The cafes were conceived as a way to offer festivalgoers a place where artists and music lovers could mingle. The first outlet opened in Montreux in 2000.
Major artists from Nina Simone to David Bowie to Deep Purple have played at the festival over the years and the cafes screen projections of archival footage from the thousands of performances.
While the London and Paris outlets screen footage from the European and American music scene, Mr Jaton says it plans to bring "more diversity" to the programming here.
"In Singapore, we'll have the opportunity to open the full archives and bring a complete overview of the Montreux Jazz Festival," he says.
Additionally, an eclectic range of home-grown, regional and international artists will perform at the venue.
Other than the music, there will be signature dishes such as B.B. Burger (named after the late blues legend B.B. King) and Ella's cheesecake (named after the late Queen of Jazz Ella Fitzgerald).
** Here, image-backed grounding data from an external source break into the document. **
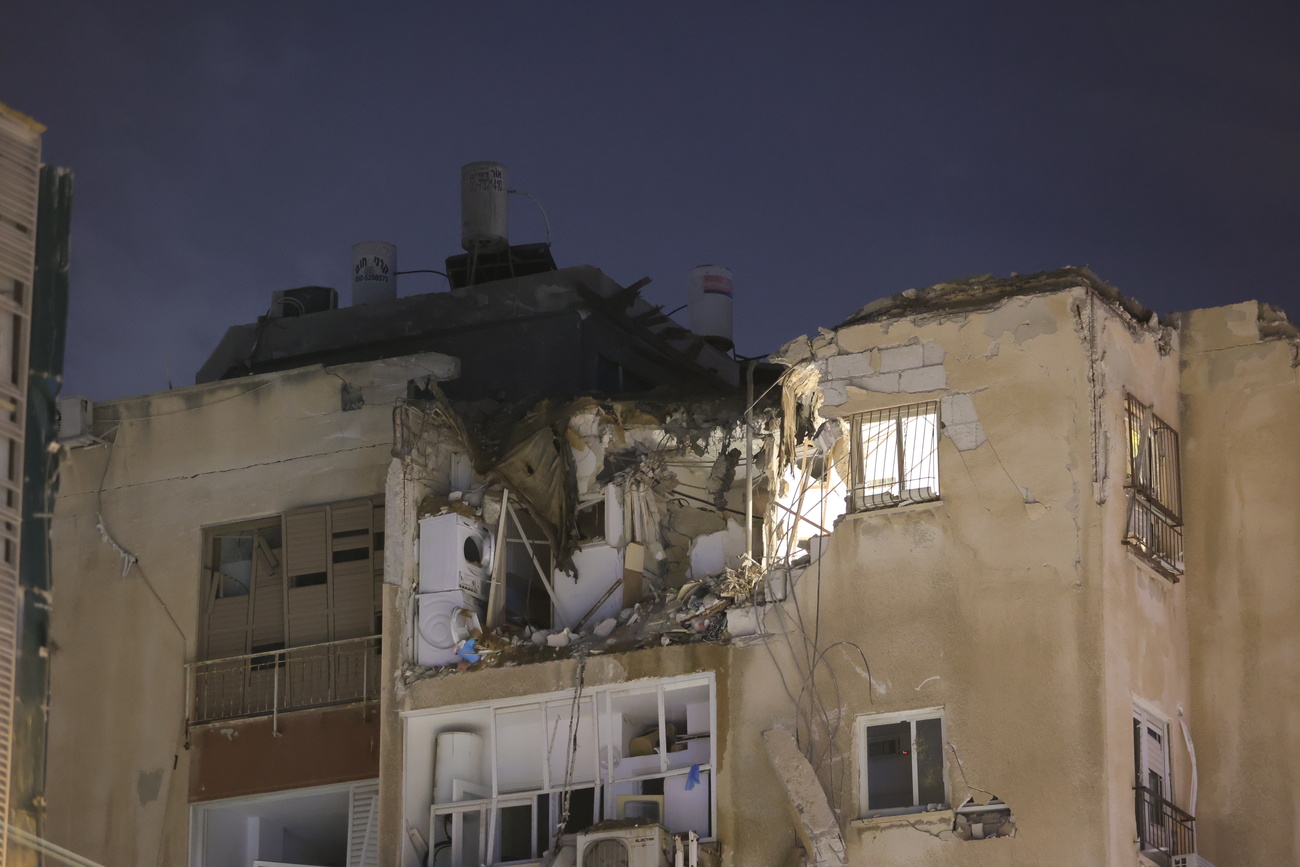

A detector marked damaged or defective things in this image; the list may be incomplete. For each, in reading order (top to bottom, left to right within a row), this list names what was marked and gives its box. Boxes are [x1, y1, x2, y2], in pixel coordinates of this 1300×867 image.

damaged apartment building [32, 162, 1300, 867]
broken window [847, 402, 941, 512]
broken window [1123, 397, 1185, 579]
cracked plaster wall [45, 353, 454, 867]
broken window [192, 499, 382, 722]
broken window [403, 675, 712, 863]
broken window [857, 707, 951, 816]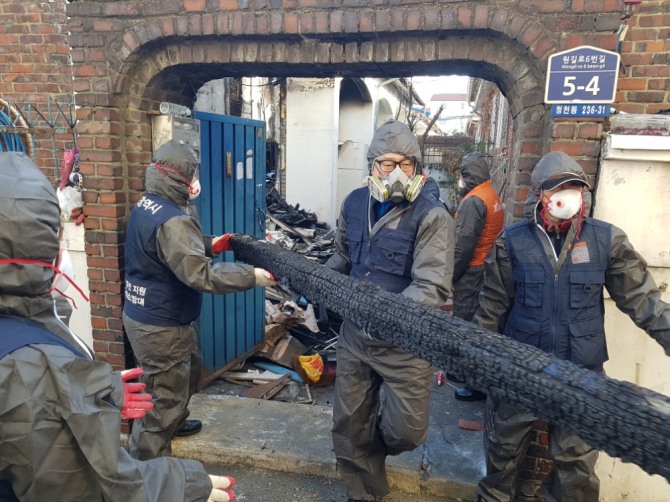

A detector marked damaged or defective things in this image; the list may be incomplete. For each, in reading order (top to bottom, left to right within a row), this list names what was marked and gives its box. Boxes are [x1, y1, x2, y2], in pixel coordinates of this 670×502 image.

burnt material [231, 233, 670, 480]
charred beam [231, 233, 670, 480]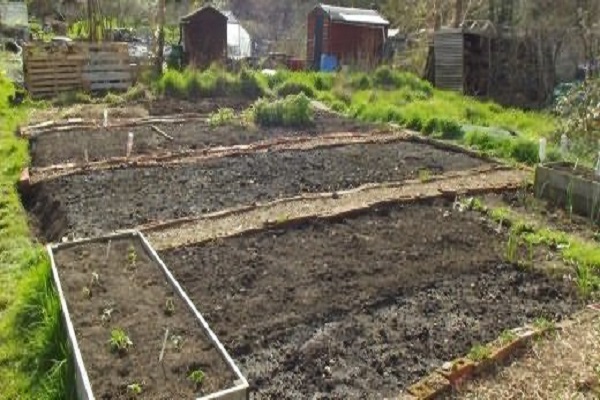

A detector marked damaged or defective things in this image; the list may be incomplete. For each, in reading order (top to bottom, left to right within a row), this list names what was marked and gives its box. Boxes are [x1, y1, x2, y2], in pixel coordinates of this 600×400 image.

rusty metal panel [434, 29, 466, 92]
Also on the menu will be Coquelet Facon Quincy Jones (spring chicken marinated a la Quincy Jones). Jones is the legendary American producer, composer and arranger.
Mr Jaton adds that the menu will also "express the tradition of the region where we are", hinting at dishes with Asian flavours. Menu prices have not been finalised.
As with the other outlets, there will also be a display of memorabilia of Nobs, the cafe's late founder.
The hometown restaurant in Montreux, for instance, has a kimono belonging to the late Queen frontman, Freddie Mercury, on display.
Mr Jaton says he has not decided what he will be bringing to the Singapore outlet, but adds that the cafes are locations "that you have to come to several times and discover new memorabilia".
"It's a location that allows you to travel around 50 years of music in Montreux."
Dedicated jazz music venues have opened in Singapore to mixed reception.
Sultan Jazz Club in Aliwal Street closed in 2014 after only 13 months and Southbridge Jazz@7atenine at the Esplanade shut down in less than a year.
However, Sing Jazz Club took over Sultan Jazz Club in 2014 and is going strong.
The St Regis Singapore hotel has also started hosting a Jazz Legends At St Regis series, which last featured British jazz-pop singer Jamie Cullum.
Singaporean jazz maestro Jeremy Monteiro, 56, who has played at the Montreux Jazz Festival, welcomes the move.
He says he is in talks with the cafe about playing there.
He says: "People love new, hip joints. As long as they keep the entertainment interesting, then it should be successful."
Correction note: An earlier version of this story stated that jazz musician Jeremy Monteiro is 60 years old. He is actually 56. We are sorry for the error.